Retype everything in the data from the line containing "Time of clock at [176,99,241,166]: 4:36" down to the line containing "Time of clock at [749,259,826,354]: 11:11", both included, with no changes.

▸ Rows

====

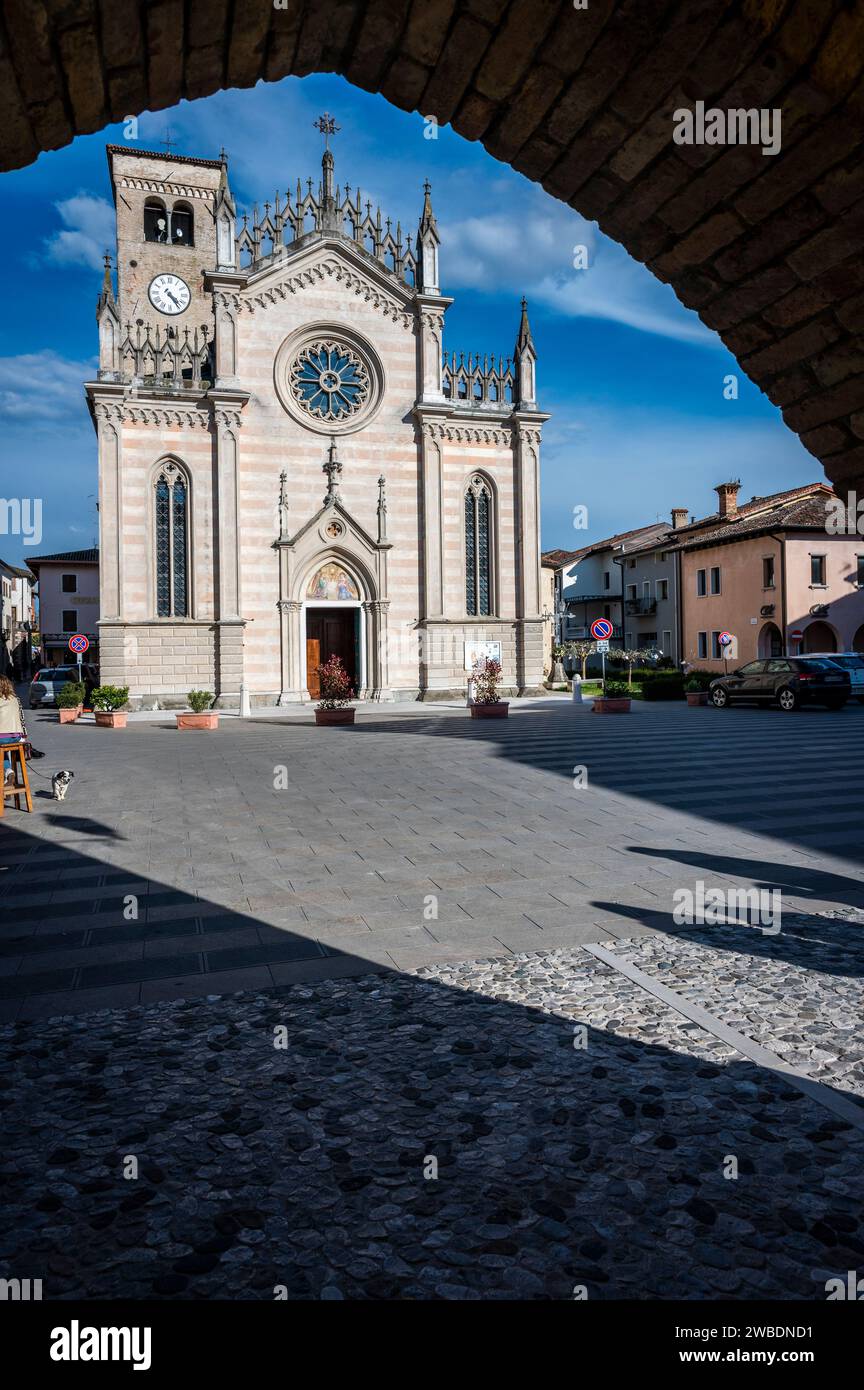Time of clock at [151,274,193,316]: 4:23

====

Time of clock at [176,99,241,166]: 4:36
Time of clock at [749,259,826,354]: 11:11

====

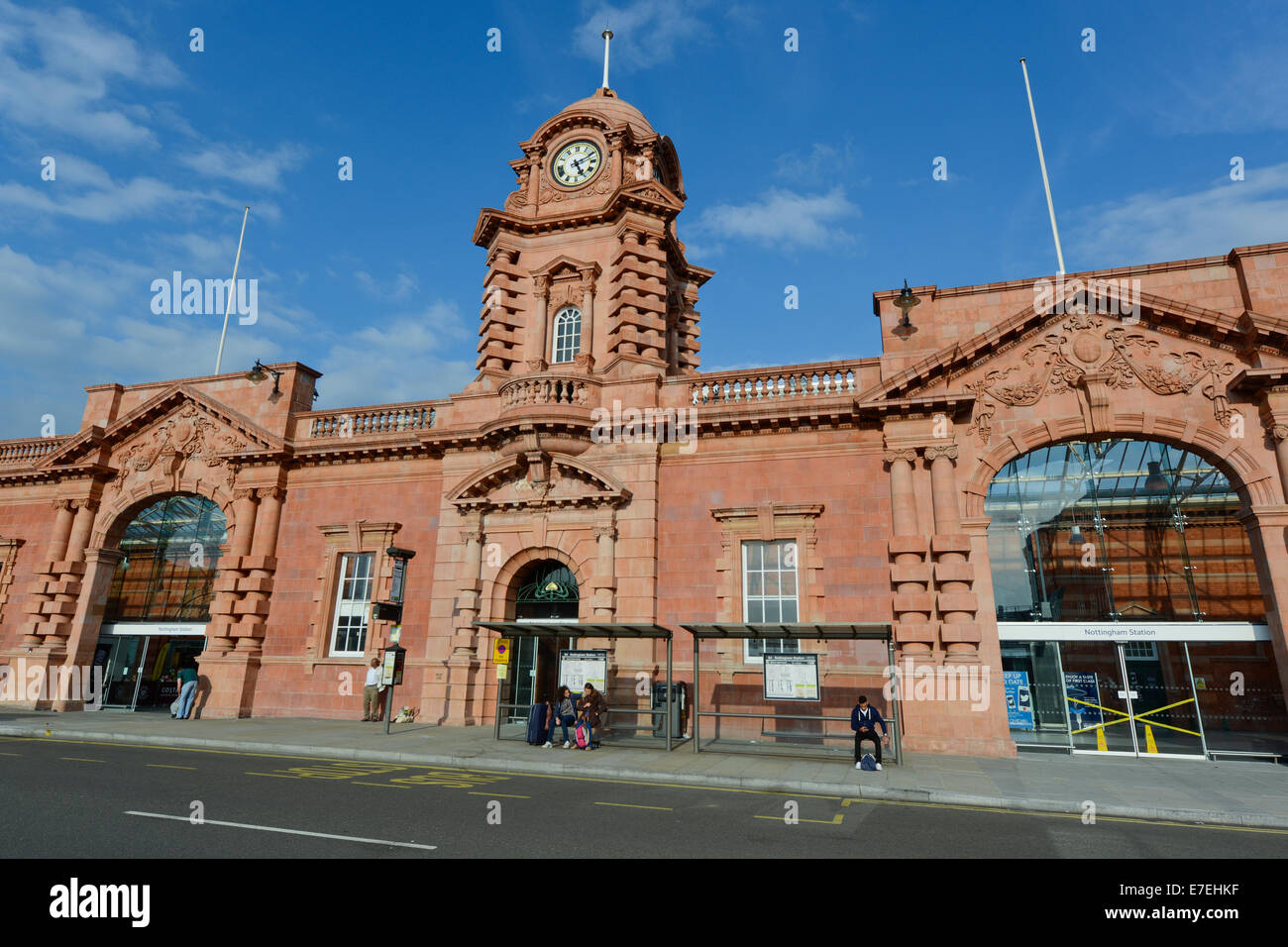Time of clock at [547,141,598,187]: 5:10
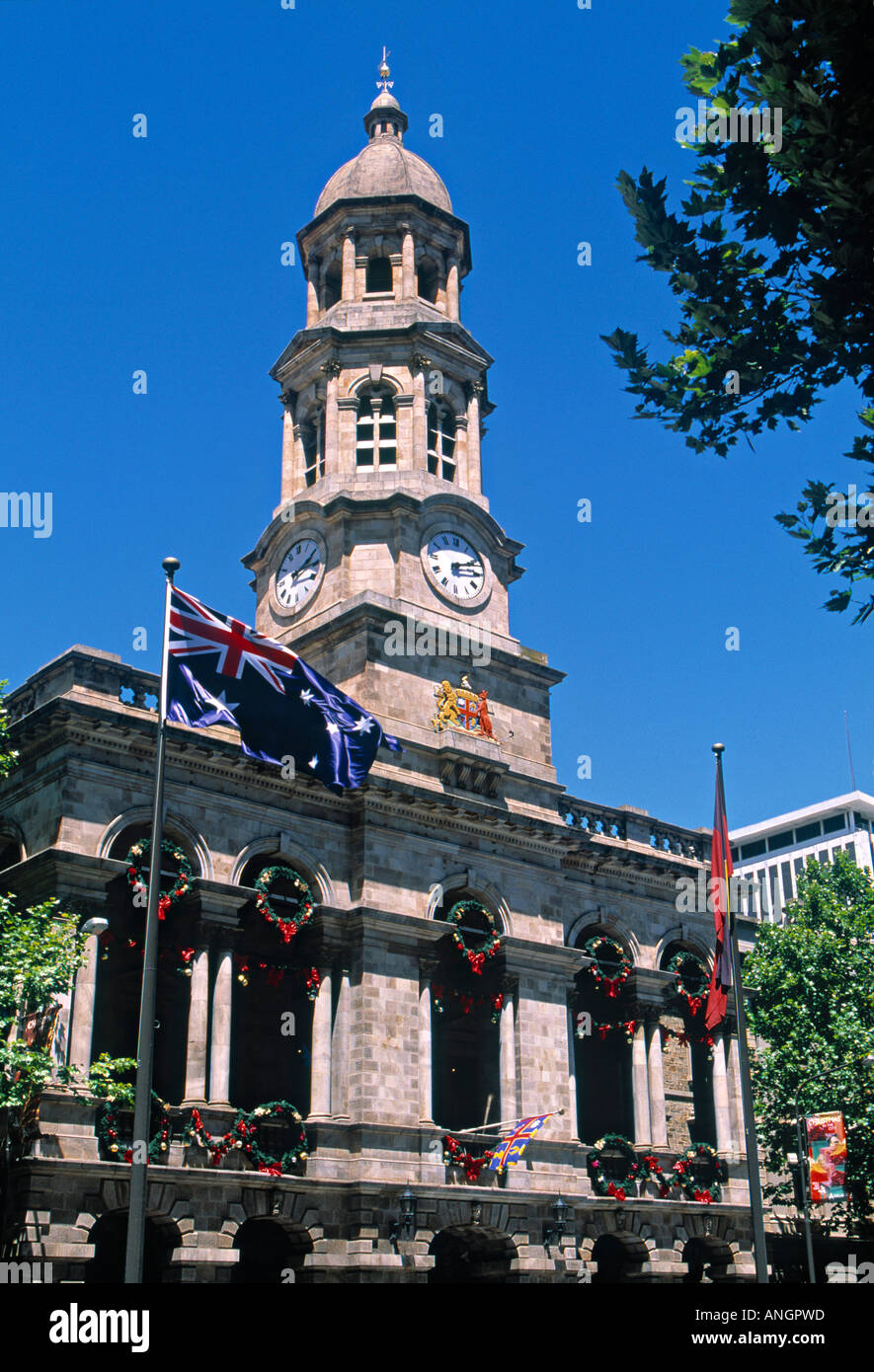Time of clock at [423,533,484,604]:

====

▸ Task result
Time of clock at [176,99,241,166]: 4:36
Time of clock at [749,259,826,354]: 11:11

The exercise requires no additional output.